A comparison between IgE and IgG4 as markers of allergy in children: an experimental trial in a model of natural antigen avoidance

IgG4 have been hypothesized to act as blocking antibodies capable of preventing IgE-mediated effector cell triggering. This study aims to evaluate the changes in IgG4 in children during a period of natural antigen avoidance. Serum IgE and IgG4 were evaluated in a group of asthmatic children, aged between 7 and 17 years, admitted to the residential house Istituto Pio XII (Misurina, BL, Italy), located at 1,756 m, in a natural model of antigen avoidance.
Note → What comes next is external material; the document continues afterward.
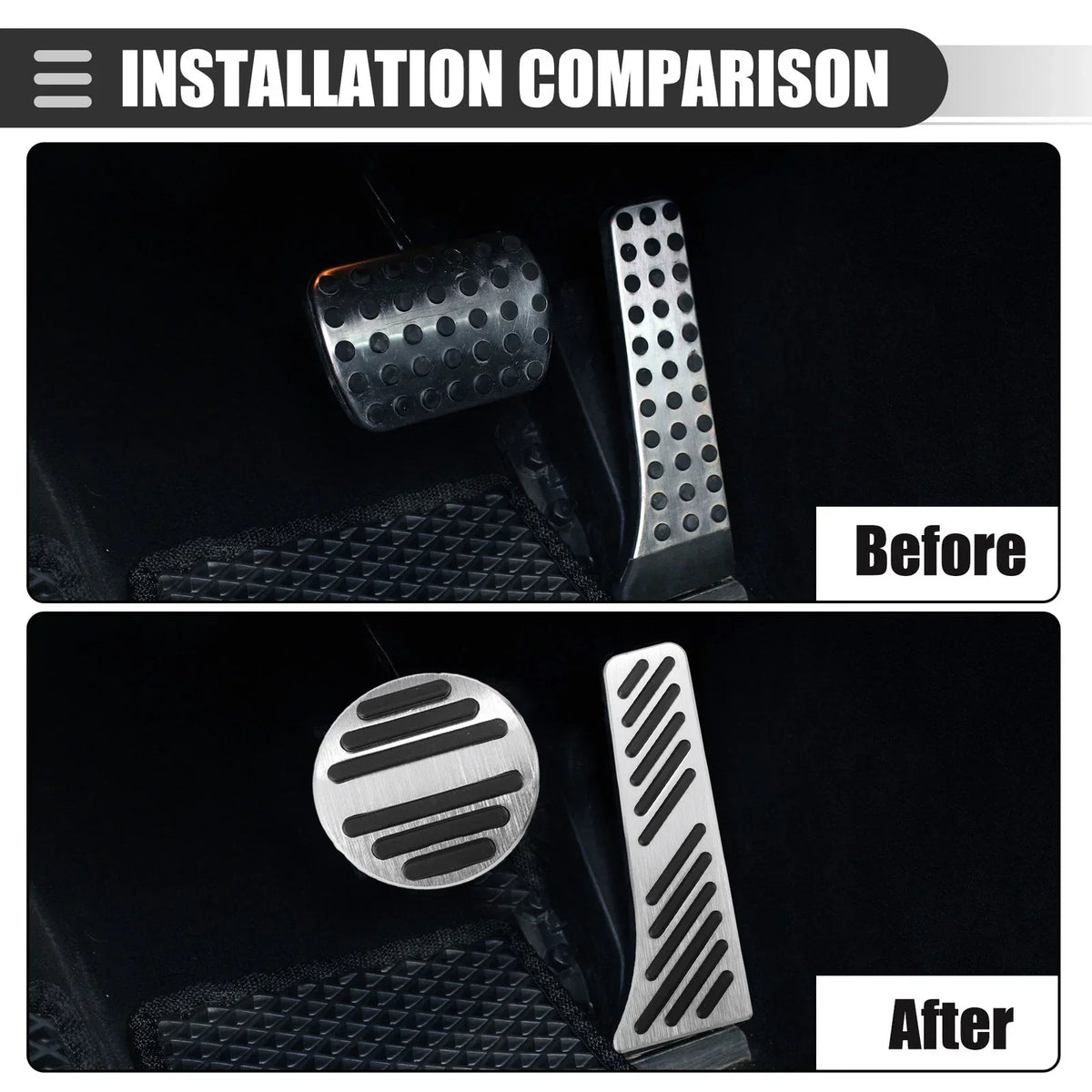 Brake and Accelerator Pedal Covers for 2009-2014 Smart Fortwo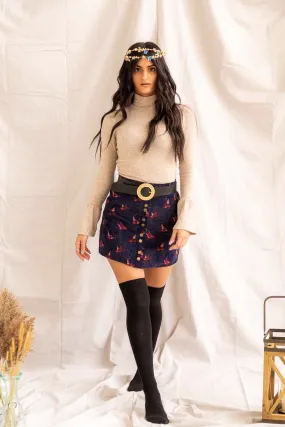 Birds Landing | Button Front Skirt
All the patients were skin prick test positive to at least two of the following allergens: Dermatophagoides pteronissynus, Dermatophagoides farinae, cat epithelium, timothy grass pollen and Parietaria pollen. During the 180 days of hospitalization, serum specific IgE and IgG4 were measured six times. A significant decrease (p≤0.05) in serum specific IgE to house dust mite and pollen allergens was observed; by contrast, no significant variations were shown by IgG4 and IgG4/IgE ratio. No significant relationship was found between serum specific IgE, IgG4 and IgG4/IgE ratio variations and the re-exposure to house dust mite allergens during the Christmas holidays. A positive correlation between specific IgE and specific IgG4 was observed at each considered time (T0: r=0.57, p=0.08; T1: r=0.85, p=0.001; T3: r=0.76, p=0.01). The positive correlation between specific IgE and specific IgG4, enduring throughout the entire time of study, suggests a relationship between these classes of immunoglobulins.